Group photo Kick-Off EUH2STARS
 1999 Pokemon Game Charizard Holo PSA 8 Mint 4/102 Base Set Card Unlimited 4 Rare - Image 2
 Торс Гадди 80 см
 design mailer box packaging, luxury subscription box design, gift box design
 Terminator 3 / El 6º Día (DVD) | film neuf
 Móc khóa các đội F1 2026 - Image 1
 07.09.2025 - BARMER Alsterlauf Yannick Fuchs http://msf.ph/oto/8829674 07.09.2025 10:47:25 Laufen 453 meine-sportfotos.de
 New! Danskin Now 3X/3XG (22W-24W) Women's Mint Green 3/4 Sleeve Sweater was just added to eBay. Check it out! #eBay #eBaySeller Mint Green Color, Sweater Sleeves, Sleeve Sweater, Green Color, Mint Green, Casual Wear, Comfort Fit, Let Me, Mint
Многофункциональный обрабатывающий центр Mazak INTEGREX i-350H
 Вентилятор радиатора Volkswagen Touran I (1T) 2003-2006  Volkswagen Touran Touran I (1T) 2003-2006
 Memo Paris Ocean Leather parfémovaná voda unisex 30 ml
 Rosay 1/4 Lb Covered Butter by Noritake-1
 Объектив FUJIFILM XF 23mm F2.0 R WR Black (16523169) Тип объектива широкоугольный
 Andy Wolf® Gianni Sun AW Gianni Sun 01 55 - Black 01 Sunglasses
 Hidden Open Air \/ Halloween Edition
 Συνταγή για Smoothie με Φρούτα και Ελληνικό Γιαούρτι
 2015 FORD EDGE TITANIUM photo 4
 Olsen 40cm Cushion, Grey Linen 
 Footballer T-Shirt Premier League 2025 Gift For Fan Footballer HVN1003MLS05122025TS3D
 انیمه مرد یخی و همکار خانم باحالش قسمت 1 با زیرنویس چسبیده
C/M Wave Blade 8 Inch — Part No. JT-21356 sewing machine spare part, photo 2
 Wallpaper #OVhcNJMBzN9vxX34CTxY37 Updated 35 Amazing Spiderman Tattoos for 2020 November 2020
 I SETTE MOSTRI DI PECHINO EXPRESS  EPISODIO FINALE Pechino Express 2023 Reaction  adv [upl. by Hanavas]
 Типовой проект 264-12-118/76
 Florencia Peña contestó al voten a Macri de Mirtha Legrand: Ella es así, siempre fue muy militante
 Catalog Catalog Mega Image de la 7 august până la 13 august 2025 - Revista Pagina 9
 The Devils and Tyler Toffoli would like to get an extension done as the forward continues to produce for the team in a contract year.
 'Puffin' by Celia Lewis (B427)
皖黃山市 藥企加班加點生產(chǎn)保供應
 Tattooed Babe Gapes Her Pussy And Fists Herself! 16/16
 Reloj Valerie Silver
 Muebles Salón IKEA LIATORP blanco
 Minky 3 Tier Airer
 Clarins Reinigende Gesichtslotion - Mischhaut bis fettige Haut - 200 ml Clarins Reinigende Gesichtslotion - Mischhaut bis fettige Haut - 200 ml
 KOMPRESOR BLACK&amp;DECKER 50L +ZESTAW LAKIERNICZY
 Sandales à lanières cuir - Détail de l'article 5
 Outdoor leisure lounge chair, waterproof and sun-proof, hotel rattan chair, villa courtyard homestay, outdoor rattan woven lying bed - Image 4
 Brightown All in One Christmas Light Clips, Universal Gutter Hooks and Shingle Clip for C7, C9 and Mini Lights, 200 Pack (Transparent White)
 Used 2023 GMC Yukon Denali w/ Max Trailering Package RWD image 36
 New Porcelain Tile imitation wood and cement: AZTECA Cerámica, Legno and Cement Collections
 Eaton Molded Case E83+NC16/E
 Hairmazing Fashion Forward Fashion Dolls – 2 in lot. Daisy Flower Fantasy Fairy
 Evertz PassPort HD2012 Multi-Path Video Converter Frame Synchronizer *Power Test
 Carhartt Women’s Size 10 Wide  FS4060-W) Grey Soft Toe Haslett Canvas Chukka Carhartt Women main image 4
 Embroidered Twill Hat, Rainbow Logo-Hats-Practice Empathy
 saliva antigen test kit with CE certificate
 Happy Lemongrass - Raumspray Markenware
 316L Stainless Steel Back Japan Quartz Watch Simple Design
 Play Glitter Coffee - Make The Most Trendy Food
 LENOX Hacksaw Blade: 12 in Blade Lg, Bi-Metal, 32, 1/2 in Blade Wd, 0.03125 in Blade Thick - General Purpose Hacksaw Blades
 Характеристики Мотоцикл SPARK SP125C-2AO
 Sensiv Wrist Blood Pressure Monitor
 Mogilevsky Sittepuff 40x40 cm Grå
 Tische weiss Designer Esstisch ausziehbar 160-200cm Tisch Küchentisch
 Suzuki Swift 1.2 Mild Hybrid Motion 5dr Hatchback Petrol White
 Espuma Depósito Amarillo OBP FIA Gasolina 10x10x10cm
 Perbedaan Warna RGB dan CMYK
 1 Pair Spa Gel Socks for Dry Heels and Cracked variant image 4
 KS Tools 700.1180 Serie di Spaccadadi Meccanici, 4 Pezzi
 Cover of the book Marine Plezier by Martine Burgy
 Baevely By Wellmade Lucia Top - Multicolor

________________________________________

■ Problem details:
Word for word, repeat the lines that begin at the one with "Embroidered Twill Hat, Rainbow" and continue to the end of the listing above.

■ Response to the task:
 Embroidered Twill Hat, Rainbow Logo-Hats-Practice Empathy
 saliva antigen test kit with CE certificate
 Happy Lemongrass - Raumspray Markenware
 316L Stainless Steel Back Japan Quartz Watch Simple Design
 Play Glitter Coffee - Make The Most Trendy Food
 LENOX Hacksaw Blade: 12 in Blade Lg, Bi-Metal, 32, 1/2 in Blade Wd, 0.03125 in Blade Thick - General Purpose Hacksaw Blades
 Характеристики Мотоцикл SPARK SP125C-2AO
 Sensiv Wrist Blood Pressure Monitor
 Mogilevsky Sittepuff 40x40 cm Grå
 Tische weiss Designer Esstisch ausziehbar 160-200cm Tisch Küchentisch
 Suzuki Swift 1.2 Mild Hybrid Motion 5dr Hatchback Petrol White
 Espuma Depósito Amarillo OBP FIA Gasolina 10x10x10cm
 Perbedaan Warna RGB dan CMYK
 1 Pair Spa Gel Socks for Dry Heels and Cracked variant image 4
 KS Tools 700.1180 Serie di Spaccadadi Meccanici, 4 Pezzi
 Cover of the book Marine Plezier by Martine Burgy
 Baevely By Wellmade Lucia Top - Multicolor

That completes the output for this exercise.